Happy to support whichever of A and B is easier for the editor.

> # 8 Escape Processing
> Proposal: Adopt Turtle style / Change SPARQL.
> 
> \u escapes can only appear in strings and IRIs
> 
> Strict \u-escape in strings (STRING_LITERAL1,2 STRING_LITERAL_LONG1,2) and IRI_REF)
> 
> \u do not appear in the grammar but are described separately as at present.  

+1 till here.

> Their use is discouraged:
> 
> "4.3. String Escapes"
> 
> """
> \u and \U escapes should be avoided in UTF-8 charset formats. They are retained in the grammar for compatibility with N-triples formats currently deployed with charset US-ASCII.
> """

Unicode escapes can be a helpful fallback when some piece of the toolchain messes up the encoding; in such situations, they can be the only way to make things interoperate.

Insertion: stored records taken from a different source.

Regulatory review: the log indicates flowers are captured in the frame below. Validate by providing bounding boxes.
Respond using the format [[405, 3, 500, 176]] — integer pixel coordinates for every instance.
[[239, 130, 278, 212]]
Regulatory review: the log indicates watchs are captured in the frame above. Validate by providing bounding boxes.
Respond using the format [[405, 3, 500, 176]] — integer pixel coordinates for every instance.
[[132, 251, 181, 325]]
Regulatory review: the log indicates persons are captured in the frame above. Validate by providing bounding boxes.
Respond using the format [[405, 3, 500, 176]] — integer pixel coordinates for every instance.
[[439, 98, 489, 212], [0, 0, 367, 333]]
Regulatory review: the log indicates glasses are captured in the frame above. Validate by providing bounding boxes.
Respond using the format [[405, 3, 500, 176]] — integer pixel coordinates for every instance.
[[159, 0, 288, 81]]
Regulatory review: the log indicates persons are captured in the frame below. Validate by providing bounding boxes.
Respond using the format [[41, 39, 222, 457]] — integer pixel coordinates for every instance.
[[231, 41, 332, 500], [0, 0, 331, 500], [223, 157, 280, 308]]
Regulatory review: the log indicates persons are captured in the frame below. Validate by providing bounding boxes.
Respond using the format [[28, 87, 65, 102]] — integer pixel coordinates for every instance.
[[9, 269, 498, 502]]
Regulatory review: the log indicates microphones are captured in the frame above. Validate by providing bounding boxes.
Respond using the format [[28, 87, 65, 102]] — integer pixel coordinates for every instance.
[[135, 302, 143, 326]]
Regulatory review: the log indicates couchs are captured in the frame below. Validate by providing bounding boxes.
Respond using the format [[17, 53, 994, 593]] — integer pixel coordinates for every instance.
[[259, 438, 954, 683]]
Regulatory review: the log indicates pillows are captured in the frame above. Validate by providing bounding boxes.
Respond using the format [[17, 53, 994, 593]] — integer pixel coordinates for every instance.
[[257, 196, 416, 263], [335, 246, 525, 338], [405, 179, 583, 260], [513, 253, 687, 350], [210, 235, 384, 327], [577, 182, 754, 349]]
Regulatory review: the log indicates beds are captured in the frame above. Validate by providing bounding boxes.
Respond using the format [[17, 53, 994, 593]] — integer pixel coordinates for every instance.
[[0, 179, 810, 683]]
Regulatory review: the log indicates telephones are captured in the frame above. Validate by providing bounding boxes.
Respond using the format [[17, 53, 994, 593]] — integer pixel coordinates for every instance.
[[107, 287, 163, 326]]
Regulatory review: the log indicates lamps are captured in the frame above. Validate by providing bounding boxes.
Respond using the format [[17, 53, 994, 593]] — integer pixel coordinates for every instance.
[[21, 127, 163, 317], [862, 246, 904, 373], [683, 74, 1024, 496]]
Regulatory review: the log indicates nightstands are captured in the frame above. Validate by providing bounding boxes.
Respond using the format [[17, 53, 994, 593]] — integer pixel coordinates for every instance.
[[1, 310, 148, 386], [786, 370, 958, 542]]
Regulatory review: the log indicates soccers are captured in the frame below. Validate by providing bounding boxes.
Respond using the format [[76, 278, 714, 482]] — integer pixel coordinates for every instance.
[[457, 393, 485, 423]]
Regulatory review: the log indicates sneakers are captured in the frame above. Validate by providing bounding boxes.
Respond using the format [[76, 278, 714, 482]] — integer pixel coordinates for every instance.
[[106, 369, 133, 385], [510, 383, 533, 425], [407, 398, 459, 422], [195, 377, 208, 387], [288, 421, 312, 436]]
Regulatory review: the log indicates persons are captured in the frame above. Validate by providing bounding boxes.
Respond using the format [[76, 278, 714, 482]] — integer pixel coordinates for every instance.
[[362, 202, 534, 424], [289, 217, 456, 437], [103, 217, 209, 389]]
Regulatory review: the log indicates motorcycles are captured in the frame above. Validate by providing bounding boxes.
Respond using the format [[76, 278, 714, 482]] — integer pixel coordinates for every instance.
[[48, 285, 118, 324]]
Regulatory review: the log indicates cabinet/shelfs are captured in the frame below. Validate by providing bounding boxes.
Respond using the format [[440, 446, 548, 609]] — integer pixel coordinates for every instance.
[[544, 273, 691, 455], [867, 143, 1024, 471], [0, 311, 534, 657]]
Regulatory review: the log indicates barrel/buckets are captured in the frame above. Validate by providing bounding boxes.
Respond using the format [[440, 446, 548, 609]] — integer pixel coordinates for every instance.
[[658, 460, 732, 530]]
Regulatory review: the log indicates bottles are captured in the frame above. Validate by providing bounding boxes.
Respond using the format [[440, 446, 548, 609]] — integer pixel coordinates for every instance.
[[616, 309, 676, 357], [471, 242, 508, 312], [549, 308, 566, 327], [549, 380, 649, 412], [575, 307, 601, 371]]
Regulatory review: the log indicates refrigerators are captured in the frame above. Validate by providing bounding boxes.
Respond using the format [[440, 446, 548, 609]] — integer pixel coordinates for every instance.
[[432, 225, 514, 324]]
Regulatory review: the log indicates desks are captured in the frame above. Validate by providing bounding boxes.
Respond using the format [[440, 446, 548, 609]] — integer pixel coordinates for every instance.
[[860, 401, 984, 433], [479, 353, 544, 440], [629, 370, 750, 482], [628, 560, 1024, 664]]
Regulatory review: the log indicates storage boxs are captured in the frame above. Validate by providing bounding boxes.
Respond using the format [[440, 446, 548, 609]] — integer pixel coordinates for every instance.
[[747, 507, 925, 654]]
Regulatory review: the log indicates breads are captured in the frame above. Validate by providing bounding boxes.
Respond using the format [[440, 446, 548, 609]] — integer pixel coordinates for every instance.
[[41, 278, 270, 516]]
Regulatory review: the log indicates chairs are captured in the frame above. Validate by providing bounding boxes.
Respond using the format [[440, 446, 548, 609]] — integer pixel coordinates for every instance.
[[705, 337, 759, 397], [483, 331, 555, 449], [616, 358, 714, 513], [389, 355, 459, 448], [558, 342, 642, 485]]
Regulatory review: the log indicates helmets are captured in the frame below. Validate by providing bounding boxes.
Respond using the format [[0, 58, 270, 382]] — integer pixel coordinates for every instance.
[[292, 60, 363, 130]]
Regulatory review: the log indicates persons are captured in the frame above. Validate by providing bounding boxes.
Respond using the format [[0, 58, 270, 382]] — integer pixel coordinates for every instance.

Suggested rephrasing that doesn't restrict acceptable uses to backwards compatibility, and uses the RFC2119 SHOULD to be precise:

"""
Unicode characters SHOULD be used directly instead of \u and \U escapes.
"""

And in the N-Triples spec (if/wherever we create such a thing):

"""
Note: Older versions of N-Triples required \u and \U escapes for all Unicode characters beyond the US-ASCII charset. Some older N-Triples parsers may still have that restriction and may not support UTF-8 encoded Unicode characters.
"""

Richard

Received on Monday, 2 May 2011 23:07:58 UTC